“Everything is politics.”  Thomas Mann originally wrote it, but it has become a common mantra in the last few years. In another age, this would be seen to be ridiculous. For example, the most hated vegetables, according to surveys, are lima beans and brussels sprouts. I happen to enjoy both of those; someone else does not. Is that a political issue?

It may seem obvious that such a thing is not. Suppose I said to you, “Not eating lima beans, and eating meat as a source of protein, contributes to greenhouse gases, imposing costs on everyone. And a less healthy diet will lead to extra healthcare costs, and may make the eater dependent upon public support.”

These days greenhouse gases, healthcare costs and resources, and public support for those deemed disabled, have all become a matter of public policy and government responsibility. And all decisions of public policy and government responsibility are made politically, whatever the form of government.

Whether we like it or not, and whether we agree with it or not, every new responsibility we place upon government increases the number of issues which will become matters of public policy. Eventually, we come to the place where “everything is politics.”

Just to clarify, I am not taking a position on which issues should be public policy, and therefore decided politically, and which should not. I’m simply explaining what a decade of intimate involvement with politics and legislation taught me.

When I was in church school, I learned about prophetic predictions that one day freedom of worship would be denied by a combination of secular and religious power. In my child’s mind, I could not conceive how a government with freedom of religion written into its very constitution could ever come to that point. But that was at least partially because I believed I was a citizen of the United States, a part of the “Free World,” not some totalitarian state where, well, where political doctrine dictated virtually every aspect of human life.

Add to that my upbringing in a denomination which championed Religious Liberty even for those who did not share our beliefs, and it seemed impossible that we as a people would let it happen.

What I did not realize is that whatever our nationality, our ethnicity, religion, or lack thereof, we all live to some extent in Babylon. When George Orwell wrote his book, 1984, he placed it in a nation called Oceania. He explores how this totalitarian regime suppresses individuality and personal freedom through manipulation of the language using slogans such as, “War is peace, freedom is slavery, ignorance is strength.” Even thinking certain thoughts is forbidden and labeled “thoughtcrime.” And thoughtcrime is considered the worst crime of all.

That seems far-fetched. Surely, no rational person in the world outside of Orwell’s book, in the real world we all inhabit, could say anything so obviously ridiculous. Well, yes and no.

For example a New York Times editorial published several years ago proposes to explain when speech is violence.

If we lived in a rational world, such distorted thinking would be obviously false. For the purposes of Babylon, it doesn’t matter whether such ideas are logical or illogical; simply raising the question, “Is speech violence?” accomplishes its goal: confusion. In Oceania, or Babylon, everything is politics. In order to confuse things further, they might turn it around as well, such as, “Speech is violence, violence is speech,” or words to that effect. Like Orwell’s Newspeak, it would be obvious nonsense. One would hope.

There is, of course, no doubt that human beings, sinful as we are, can think and say some truly horrific things. Jesus made it clear in the Sermon on the Mount that our thoughts can be violations of the Ten Commandments. He said that, though we may never have taken someone’s life, if we hate that person, we have violated the commandment against murder. And even if we never physically touch someone sexually, if we have imagined it in our fantasies we have violated the commandment forbidding adultery.

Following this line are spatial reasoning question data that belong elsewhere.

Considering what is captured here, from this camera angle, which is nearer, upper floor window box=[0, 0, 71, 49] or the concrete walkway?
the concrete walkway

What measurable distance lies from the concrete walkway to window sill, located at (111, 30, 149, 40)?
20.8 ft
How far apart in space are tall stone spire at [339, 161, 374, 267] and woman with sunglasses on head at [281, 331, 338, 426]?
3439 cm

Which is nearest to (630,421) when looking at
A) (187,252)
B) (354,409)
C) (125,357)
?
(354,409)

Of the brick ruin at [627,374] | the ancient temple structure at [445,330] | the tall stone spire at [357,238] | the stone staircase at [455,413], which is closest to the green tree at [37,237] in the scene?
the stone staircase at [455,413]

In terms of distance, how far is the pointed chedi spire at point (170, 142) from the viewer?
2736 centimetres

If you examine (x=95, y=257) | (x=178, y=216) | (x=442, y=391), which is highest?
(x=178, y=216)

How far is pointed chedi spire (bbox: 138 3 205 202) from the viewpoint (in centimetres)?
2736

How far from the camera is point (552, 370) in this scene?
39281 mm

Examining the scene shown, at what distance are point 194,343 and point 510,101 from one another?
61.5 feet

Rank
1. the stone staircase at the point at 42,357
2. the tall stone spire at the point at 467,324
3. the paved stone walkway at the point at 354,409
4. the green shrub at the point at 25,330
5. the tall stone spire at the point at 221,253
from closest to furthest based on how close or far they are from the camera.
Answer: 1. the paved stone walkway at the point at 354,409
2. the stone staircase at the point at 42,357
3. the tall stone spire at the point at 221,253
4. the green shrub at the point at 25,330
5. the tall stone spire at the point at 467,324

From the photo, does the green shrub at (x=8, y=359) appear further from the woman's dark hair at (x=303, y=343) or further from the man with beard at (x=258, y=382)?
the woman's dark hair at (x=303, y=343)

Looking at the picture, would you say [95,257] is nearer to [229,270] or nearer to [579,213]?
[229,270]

Still, that doesn’t mean there’s no difference in the thought versus the act. When someone is murdered, it profoundly affects everyone with any degree of relationship with either the murderer or the victim. And the same goes for physical adultery. Evil thoughts cause great damage, but that damage pales before the devastating and far-reaching injury of the physical actions. Fortunately, we cannot read minds, and do not know the evil thoughts of others. But we cannot ignore dead bodies or broken marriages.

Neither Jesus nor the Old Testament prophets called for the punishment of those who violated the commandments in thought only.  First, we face the obstacle that mere humans cannot read the hearts or deduce the motives of others.

Human justice will never be perfect, and attempting to punish evil thoughts would only make it worse.

That’s why actual human governments limit themselves to dealing with behavior. Or do they? That’s something we will look at next time.

Meanwhile, I’ll have some lima beans. I hope that’s okay.